A fourth argument, one that was made by Alexander Hamilton and continues to be repeated down to the present, is that free trade would be fine if all other countries practiced free trade but that, so long as they do not, the United States cannot afford to. This argument has no validity whatsoever, either in principle or in practice. Other countries that impose restrictions on international trade do hurt us. But they also hurt themselves. Aside from the three cases just considered, if we impose restrictions in turn, we simply add to the harm to ourselves and also harm them as well. Competition in masochism and sadism is hardly a prescription for sensible international economic policy! Far from leading to a reduction in restrictions by other countries, this kind of retaliatory action simply leads to further restrictions.

We are a great nation, the leader of the world. It ill behooves us to require Hong Kong and Taiwan to impose export quotas on textiles to "protect" our textile industry at the expense of U.S. consumers and of Chinese workers in Hong Kong and Taiwan. We speak glowingly of the virtues of free trade, while we use our political and economic power to induce Japan to restrict exports of steel and TV sets. We should move unilaterally to free trade, not instantaneously but over a period of, say, five years, at a pace announced in advance.

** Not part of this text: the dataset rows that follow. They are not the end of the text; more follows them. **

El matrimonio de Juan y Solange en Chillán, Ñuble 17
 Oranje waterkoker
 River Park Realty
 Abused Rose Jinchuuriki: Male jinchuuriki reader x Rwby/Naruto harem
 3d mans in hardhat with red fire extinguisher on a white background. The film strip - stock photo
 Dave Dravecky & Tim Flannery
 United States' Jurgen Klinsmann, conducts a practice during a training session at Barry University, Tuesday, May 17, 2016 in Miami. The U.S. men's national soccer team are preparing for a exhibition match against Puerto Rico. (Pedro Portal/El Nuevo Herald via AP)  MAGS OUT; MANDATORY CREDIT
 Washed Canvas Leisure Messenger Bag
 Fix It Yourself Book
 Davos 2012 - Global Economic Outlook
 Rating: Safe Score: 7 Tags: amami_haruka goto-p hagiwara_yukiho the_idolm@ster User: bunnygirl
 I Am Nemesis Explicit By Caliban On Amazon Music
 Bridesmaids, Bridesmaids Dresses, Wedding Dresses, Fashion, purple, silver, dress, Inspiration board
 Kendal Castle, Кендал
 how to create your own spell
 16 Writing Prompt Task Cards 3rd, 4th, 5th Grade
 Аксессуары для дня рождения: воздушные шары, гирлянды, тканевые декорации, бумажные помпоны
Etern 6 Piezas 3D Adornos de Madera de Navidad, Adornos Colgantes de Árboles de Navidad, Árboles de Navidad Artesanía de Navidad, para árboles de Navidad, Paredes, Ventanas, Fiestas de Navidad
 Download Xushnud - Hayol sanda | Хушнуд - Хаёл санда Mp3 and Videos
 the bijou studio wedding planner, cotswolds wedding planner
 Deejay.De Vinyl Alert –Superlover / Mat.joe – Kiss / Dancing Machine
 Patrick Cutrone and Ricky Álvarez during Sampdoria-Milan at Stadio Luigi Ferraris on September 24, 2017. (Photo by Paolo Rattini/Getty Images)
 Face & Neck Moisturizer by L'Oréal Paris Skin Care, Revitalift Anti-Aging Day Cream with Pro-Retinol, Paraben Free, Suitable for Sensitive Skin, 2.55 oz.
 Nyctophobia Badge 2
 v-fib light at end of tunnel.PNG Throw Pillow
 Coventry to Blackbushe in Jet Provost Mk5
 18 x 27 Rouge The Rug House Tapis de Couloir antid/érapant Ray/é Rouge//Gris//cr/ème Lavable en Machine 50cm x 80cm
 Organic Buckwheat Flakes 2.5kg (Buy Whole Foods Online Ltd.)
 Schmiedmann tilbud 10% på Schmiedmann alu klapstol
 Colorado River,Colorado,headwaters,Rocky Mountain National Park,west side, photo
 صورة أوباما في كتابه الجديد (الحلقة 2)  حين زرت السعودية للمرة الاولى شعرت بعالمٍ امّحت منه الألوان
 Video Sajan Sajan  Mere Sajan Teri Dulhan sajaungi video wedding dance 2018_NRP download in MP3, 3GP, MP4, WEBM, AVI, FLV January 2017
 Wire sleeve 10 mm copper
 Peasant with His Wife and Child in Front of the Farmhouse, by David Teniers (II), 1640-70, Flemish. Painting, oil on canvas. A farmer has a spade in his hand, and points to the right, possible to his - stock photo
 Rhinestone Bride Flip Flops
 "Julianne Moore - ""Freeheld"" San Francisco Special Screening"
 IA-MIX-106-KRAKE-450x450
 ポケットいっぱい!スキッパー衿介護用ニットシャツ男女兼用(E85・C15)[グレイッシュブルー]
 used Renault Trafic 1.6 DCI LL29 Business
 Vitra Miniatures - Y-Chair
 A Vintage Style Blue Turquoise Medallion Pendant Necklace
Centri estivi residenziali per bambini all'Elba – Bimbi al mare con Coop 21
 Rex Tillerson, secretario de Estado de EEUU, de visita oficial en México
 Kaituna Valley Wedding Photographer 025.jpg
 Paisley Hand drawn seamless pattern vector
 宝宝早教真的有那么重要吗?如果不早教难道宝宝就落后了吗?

Few measures that we could take would do more to promote the cause of freedom at home and abroad than complete free trade. Instead of making grants to foreign governments in the name of economic aid--thereby promoting socialism--while at the same time imposing restrictions on the products they produce--thereby hindering free enterprise--we could assume a consistent and principled stance. We could say to the rest of the world: We believe in freedom and intend to practice it. We cannot force you to be free. But we can offer full cooperation on equal terms to all. Our market is open to you without tariffs or other restrictions. Sell here what you can and wish to. Buy whatever you can and wish to. In that way cooperation among individuals can be worldwide and free.

Adapted from "The Tyranny of Controls" in Free to Choose: A Personal Statement , by Milton Friedman and Rose Friedman, published by Harcourt Brace Jovanovich, © 1980. To order, call 800-543-1918. Available from the Hoover Press is The Essence of Friedman , edited by Kurt R. Leube. To order, call 800-935-2882.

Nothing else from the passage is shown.